While Pag-asa is a product of artificial insemination, the newly hatched eagle, weighing 121 grams, was conceived by the natural mating of Ka Brianne and Jag-a milestone in the captive breeding of this endangered specie, once described by famous aviator Charles Lindbergh as the "air's noblest flier."

"This progress has now allowed the Philippine Eagle Foundation to take eagle conservation to its next level -- that of introducing the species back to its original range, " says Dennis I. Salvador, PEF's executive director. The PEF-run breeding center now has 28 eagles under its care. Two other eggs produced by natural pair Tsai and Princess Maasim are in the process of incubation.

Notwithstanding, these milestones are still clouded. For a start, PEF is saddled with funding problems. It is estimated that for each eagle under its care, the breeding center needs at least P100,000 for maintenance, food and veterinary care for one year. Since 1988, government funding for the program was already cut off and the center mainly relies on foreign grants and donations from private individuals and firms, including the multinational companies. In fact, PEF is now offering the newly hatched eagle for adoption to interested "godparents" through its Adopt-an-Eagle Program. PEF's other major concern is to expand the area of its present full-capacity breeding center. With its financial woes, I wish the day would never come when billboards carrying product brands will be attached to eagles' cages, just like in that scene from the film "A Fish Called Wanda."

But over and above the financial constraints, the bigger threats to the extinction of the country's national bird are still human follies: unabated deforestation and the continued destruction of the country's remaining forest, the eagles' natural habitat; poaching by hunters; the limited, if not outright lack of education and understanding about the needs for environmental conservation and sustainable development. Add to these the notoriety of some government agencies in the non-implementation of existing conservation laws and regulations.

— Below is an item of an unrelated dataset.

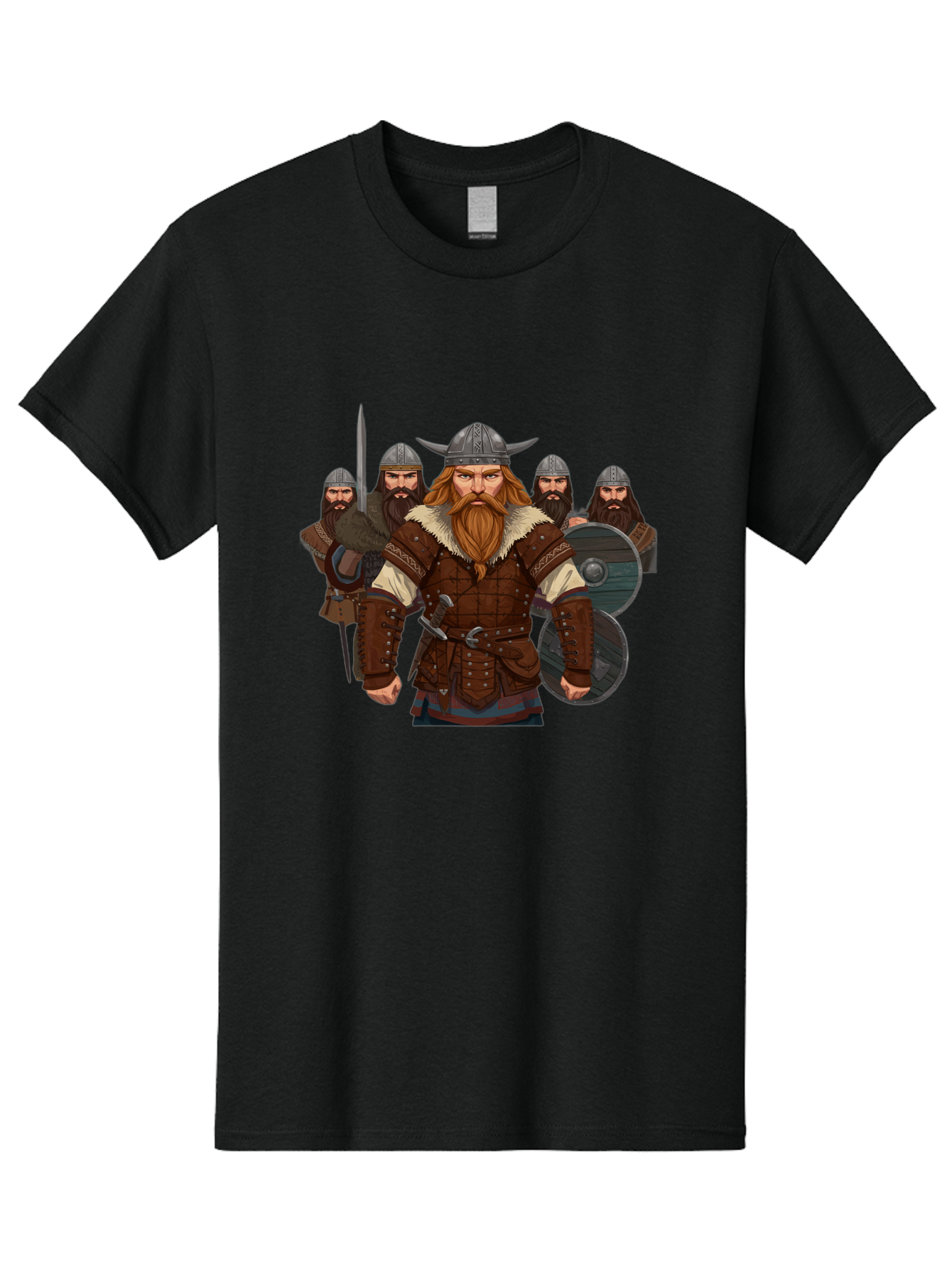 Viking-Warriors-3 Men'S Graphic Tee, 100% Cotton, Comfortable Casual Summer Wear, Machine Washable, Vintage Camera, Old Camera, Antique Camera, Black Camera, Classic Photography, Photography Equipment, Nostalgic Device, Film Camera, Camera Art Bah331 15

I cannot imagine how the eagle, despite a successful breeding program, will survive if the country's remaining forest cover, estimated at only 17 percent, is fast vanishing. A 1988 satellite scanning map revealed that Mindanao, the country's so-called last frontier, has only 28 percent total forest cover out of the island's 2,859,780-hectare land area. The statistics are obviously well below what our country needs: at least 60 percent forest cover for a balanced and sustainable ecology, according to the experts.

The continued depletion of Mindanao's remaining forest has long been blamed for the now too-familiar yearly flooding in several of the mainland's key provinces and cities during the rainy season. As a result, yearly too, countless human lives and hundreds of millions in property are lost due to environmental related tragedies- facts that decades ago were already familiar for those living in Luzon and some parts of Visayas but unknown still to Mindanaoans.

In many ways, the extinction or survival of the Philippine eagle may also mean the survival or doom for our country. With the country now caught up in a political frenzy, does anybody care?

* * *

ENDANGERED SPECIES TOO: Also equally threatened in the forest of political opinion are those who advocate social and meaningful reforms and changes. In the early morning of Dec. 30, lawyer Abundio Marapao, a convenor of Plunder Watch-Davao, was shot several times by motorcycle-riding men right in front of his residence in Bajada, Davao City. Luckily, compañero Abe, as we fondly call him, survived and is now recuperating following a 17-hour operation. Prior to his assassination, he also exposed irregularities involving officials of the DPWH and the now deactivated Southern Philippines Development Authority (SPDA).

Abe's failed assassination still came as a shock, notwithstanding the still unsolved Davao Death Squad vigilante killings, since the city has no prior incidence of a lawyer being gunned down, unlike the nearby cities of Tagum and General Santos. For a city known for its tough peace and order campaign, it will surely be watched if Abe's case may just become a cold statistic of unsolved crimes.